Maaret looked at her husband through tears as they stood in the cold wind that whipped through Patriarshiye Ponds. His plea touched her heart and she saw the pain in his blue eyes. He was so young, so full of life and joy despite the darkness and fear that stained his soul. She didn’t know how she had missed seeing those other things. But she’d been so much in love with him that she had only seen the good.
The thing that hurt the most was how much she still loved him.
He wasn’t Russian except by blood, but he should have been. In addition to the light eyes, he had soft blond hair that always managed to look unkempt. More than the looks, though, guilt and despair filled him. Those things made him truly Russian.
As she looked at him, her cheeks numb in the freezing temperature, Maaret wondered if his soul had been as tortured before he had come to her country, lied to her and fathered their child.
Unconsciously Maaret ran a hand over her swollen stomach. That the child should die was the most hurtful thing of all. She had created her baby with the love she had for her husband.

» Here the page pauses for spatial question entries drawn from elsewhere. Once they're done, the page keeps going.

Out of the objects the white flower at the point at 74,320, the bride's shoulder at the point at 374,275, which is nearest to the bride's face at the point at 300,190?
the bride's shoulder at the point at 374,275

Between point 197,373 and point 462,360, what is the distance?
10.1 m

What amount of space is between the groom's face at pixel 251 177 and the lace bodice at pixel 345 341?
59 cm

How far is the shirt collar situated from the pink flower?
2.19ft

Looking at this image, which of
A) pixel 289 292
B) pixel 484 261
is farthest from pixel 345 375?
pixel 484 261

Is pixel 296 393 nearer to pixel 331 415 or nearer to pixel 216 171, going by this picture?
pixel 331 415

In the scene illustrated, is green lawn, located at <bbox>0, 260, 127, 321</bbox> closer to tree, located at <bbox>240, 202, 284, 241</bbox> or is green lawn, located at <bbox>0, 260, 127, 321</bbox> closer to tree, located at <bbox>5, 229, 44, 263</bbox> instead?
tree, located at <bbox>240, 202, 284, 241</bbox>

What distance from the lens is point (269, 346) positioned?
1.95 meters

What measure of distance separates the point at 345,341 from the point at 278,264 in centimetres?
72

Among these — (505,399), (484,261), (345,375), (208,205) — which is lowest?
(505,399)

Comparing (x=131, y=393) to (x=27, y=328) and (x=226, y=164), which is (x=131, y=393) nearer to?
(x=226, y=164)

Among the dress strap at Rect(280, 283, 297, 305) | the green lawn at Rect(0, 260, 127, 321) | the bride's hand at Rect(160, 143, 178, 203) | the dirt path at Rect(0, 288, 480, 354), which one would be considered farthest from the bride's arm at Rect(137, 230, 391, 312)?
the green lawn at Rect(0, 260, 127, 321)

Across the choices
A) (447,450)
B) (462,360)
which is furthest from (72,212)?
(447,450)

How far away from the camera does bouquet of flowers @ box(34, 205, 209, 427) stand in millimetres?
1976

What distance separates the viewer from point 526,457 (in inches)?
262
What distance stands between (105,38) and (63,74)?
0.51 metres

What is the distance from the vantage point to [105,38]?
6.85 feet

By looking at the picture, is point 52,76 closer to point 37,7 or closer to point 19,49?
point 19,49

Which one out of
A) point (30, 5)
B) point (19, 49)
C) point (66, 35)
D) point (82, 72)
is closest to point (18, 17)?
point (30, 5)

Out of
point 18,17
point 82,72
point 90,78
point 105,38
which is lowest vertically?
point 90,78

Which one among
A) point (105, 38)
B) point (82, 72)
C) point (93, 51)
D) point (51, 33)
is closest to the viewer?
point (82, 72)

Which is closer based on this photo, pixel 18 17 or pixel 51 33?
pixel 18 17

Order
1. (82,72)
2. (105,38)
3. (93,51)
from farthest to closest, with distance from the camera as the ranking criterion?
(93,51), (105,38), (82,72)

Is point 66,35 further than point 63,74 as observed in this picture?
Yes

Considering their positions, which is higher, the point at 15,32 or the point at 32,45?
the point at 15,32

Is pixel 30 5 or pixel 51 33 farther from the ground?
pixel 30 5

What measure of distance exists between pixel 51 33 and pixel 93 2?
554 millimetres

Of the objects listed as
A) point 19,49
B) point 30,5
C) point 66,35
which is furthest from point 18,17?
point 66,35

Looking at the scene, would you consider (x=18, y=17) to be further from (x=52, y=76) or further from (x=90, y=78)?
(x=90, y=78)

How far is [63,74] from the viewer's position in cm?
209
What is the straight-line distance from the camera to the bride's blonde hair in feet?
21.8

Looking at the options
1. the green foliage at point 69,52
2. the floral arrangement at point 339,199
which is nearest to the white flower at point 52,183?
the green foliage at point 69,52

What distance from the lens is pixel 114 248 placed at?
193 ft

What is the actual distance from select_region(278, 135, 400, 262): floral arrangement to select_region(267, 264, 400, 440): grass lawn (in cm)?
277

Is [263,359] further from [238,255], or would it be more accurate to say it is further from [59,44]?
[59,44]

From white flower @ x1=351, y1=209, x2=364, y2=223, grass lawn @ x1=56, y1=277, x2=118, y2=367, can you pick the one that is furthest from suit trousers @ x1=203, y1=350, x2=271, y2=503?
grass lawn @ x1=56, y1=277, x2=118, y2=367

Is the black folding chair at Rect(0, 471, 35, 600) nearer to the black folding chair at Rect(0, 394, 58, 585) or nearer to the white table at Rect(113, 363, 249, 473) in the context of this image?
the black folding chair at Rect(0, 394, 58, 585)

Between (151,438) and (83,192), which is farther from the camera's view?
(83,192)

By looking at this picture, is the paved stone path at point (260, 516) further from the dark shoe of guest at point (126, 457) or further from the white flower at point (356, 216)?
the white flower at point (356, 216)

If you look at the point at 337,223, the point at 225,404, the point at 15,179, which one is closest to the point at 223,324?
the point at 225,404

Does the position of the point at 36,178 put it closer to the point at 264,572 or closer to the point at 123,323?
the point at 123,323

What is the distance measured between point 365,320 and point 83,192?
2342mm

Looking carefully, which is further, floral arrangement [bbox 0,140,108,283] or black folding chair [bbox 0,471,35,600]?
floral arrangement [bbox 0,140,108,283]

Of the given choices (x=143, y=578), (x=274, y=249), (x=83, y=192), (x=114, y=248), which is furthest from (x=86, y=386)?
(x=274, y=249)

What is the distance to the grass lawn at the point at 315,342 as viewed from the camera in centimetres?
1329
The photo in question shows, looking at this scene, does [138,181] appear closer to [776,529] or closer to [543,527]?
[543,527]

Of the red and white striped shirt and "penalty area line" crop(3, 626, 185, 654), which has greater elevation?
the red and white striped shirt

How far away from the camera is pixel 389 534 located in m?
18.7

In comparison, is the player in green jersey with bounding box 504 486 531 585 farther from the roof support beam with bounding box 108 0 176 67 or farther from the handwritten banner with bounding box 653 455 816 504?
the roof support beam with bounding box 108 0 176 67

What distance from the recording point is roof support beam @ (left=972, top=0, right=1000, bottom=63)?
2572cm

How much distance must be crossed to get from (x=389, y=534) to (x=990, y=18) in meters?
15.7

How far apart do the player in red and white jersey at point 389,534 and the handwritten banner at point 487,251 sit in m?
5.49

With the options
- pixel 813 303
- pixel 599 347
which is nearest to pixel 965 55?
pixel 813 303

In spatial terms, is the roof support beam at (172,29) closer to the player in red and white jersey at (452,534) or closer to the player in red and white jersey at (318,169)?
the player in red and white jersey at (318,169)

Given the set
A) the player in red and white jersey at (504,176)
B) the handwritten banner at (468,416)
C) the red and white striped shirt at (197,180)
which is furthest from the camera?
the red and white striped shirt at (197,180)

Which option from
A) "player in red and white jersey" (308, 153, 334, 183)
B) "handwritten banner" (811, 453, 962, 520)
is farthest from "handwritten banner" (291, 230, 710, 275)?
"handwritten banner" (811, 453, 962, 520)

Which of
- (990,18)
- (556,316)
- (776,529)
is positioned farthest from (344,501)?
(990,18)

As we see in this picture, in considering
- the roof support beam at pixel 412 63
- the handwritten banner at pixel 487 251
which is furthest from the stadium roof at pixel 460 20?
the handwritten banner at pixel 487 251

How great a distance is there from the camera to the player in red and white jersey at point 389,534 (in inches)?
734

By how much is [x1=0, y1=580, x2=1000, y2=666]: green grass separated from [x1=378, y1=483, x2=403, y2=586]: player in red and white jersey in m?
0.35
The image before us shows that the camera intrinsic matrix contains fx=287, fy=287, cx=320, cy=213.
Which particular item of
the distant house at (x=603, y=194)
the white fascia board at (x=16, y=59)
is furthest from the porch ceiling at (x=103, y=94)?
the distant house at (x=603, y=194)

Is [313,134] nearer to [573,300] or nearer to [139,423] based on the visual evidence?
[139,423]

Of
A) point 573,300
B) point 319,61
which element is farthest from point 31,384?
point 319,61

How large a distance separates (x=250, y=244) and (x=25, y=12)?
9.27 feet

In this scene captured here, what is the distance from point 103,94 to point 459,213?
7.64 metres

“Please, Maaret,” he whispered just strongly enough to be heard above the wind. “Please forget this madness and come away with me.”
She smiled sadly and touched his lips with her cold fingers. Even with her glove off, she no longer felt his flesh beneath her. The distance she felt from him scared her, and that distance grew with each gray breath.
“No,” she said simply. “It is too late.”
“It isn’t too late.” His stubbornness overrode the fear. “I can save you from this.” His hand touched her stomach, then slid to the belt of explosives she wore around her hips.
“It is too late,” she insisted. She took his hand in hers. “They watch us even now.”
He shook his head. At times, he was so like a child. She thought, even then as she faced her death, that he would have made a wonderful father.
If he had stayed.
And if he had stayed and been found out, he would have been killed.
People passed them as they stood there. Older couples gave them knowing smiles, undoubtedly thinking that this was a spat between a young husband and wife. Those people didn’t have many concerns. They lived in an affluent part of Moscow where the night was held back by bright lights and fences protected the pond and the tall apartment buildings. Snow dusted the boughs of the mighty pine and spruce trees, and swirled between the naked branches of tall oaks.
In addition to wealthy Russians, Americans and Europeans lived there, as well. That was why the area had been targeted.
“I…I…” Her husband’s voice broke, and his obvious pain and confusion and desperation fueled her own. “I can fix this, Maaret. I swear.”
She knew, though, that his promise was hollow. He had masters and allegiances just as she had. Neither of them could escape their fates.
“You can’t,” she told him.
“There must be a way.”
“No.” She shook her head. “They have found you out, my love. They know what you truly are.”
The tears that tracked his face glistened like diamonds in the streetlights. Like a child, he wiped them away with his sleeve. Then he glared across the walkway that wound through the residential area. A few of the nearby windows held Christmas ornaments and lights.